- What you are asked to do: Keeping each line exactly as it is, output all of the records.

(Collected data)

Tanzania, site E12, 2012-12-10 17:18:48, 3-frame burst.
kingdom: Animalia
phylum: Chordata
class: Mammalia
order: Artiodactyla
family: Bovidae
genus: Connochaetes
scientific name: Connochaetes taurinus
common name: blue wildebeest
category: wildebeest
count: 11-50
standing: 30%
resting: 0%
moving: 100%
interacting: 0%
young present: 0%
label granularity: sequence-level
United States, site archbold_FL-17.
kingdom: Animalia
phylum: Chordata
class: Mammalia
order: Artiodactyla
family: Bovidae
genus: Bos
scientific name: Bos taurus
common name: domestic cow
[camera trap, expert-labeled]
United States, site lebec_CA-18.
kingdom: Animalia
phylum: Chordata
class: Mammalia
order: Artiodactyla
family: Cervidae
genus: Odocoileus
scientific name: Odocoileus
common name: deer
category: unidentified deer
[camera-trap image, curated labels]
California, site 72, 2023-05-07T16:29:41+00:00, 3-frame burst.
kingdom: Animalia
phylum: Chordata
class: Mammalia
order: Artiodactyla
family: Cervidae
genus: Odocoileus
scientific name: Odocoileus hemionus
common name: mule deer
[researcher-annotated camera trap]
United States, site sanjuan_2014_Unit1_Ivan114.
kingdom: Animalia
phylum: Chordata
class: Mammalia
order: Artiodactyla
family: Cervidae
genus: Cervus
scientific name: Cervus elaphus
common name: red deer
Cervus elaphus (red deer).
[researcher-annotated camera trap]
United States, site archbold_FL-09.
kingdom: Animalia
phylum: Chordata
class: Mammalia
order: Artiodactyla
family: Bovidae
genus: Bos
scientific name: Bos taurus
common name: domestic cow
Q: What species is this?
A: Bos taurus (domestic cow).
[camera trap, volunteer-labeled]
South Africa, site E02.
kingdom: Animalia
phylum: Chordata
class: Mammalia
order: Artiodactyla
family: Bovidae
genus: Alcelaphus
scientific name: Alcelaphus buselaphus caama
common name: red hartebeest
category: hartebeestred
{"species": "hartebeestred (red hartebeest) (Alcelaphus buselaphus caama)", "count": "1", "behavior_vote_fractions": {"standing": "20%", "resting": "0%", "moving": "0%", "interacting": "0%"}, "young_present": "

- Your solution:
Tanzania, site E12, 2012-12-10 17:18:48, 3-frame burst.
kingdom: Animalia
phylum: Chordata
class: Mammalia
order: Artiodactyla
family: Bovidae
genus: Connochaetes
scientific name: Connochaetes taurinus
common name: blue wildebeest
category: wildebeest
count: 11-50
standing: 30%
resting: 0%
moving: 100%
interacting: 0%
young present: 0%
label granularity: sequence-level
United States, site archbold_FL-17.
kingdom: Animalia
phylum: Chordata
class: Mammalia
order: Artiodactyla
family: Bovidae
genus: Bos
scientific name: Bos taurus
common name: domestic cow
[camera trap, expert-labeled]
United States, site lebec_CA-18.
kingdom: Animalia
phylum: Chordata
class: Mammalia
order: Artiodactyla
family: Cervidae
genus: Odocoileus
scientific name: Odocoileus
common name: deer
category: unidentified deer
[camera-trap image, curated labels]
California, site 72, 2023-05-07T16:29:41+00:00, 3-frame burst.
kingdom: Animalia
phylum: Chordata
class: Mammalia
order: Artiodactyla
family: Cervidae
genus: Odocoileus
scientific name: Odocoileus hemionus
common name: mule deer
[researcher-annotated camera trap]
United States, site sanjuan_2014_Unit1_Ivan114.
kingdom: Animalia
phylum: Chordata
class: Mammalia
order: Artiodactyla
family: Cervidae
genus: Cervus
scientific name: Cervus elaphus
common name: red deer
Cervus elaphus (red deer).
[researcher-annotated camera trap]
United States, site archbold_FL-09.
kingdom: Animalia
phylum: Chordata
class: Mammalia
order: Artiodactyla
family: Bovidae
genus: Bos
scientific name: Bos taurus
common name: domestic cow
Q: What species is this?
A: Bos taurus (domestic cow).
[camera trap, volunteer-labeled]
South Africa, site E02.
kingdom: Animalia
phylum: Chordata
class: Mammalia
order: Artiodactyla
family: Bovidae
genus: Alcelaphus
scientific name: Alcelaphus buselaphus caama
common name: red hartebeest
category: hartebeestred
{"species": "hartebeestred (red hartebeest) (Alcelaphus buselaphus caama)", "count": "1", "behavior_vote_fractions": {"standing": "20%", "resting": "0%", "moving": "0%", "interacting": "0%"}, "young_present": "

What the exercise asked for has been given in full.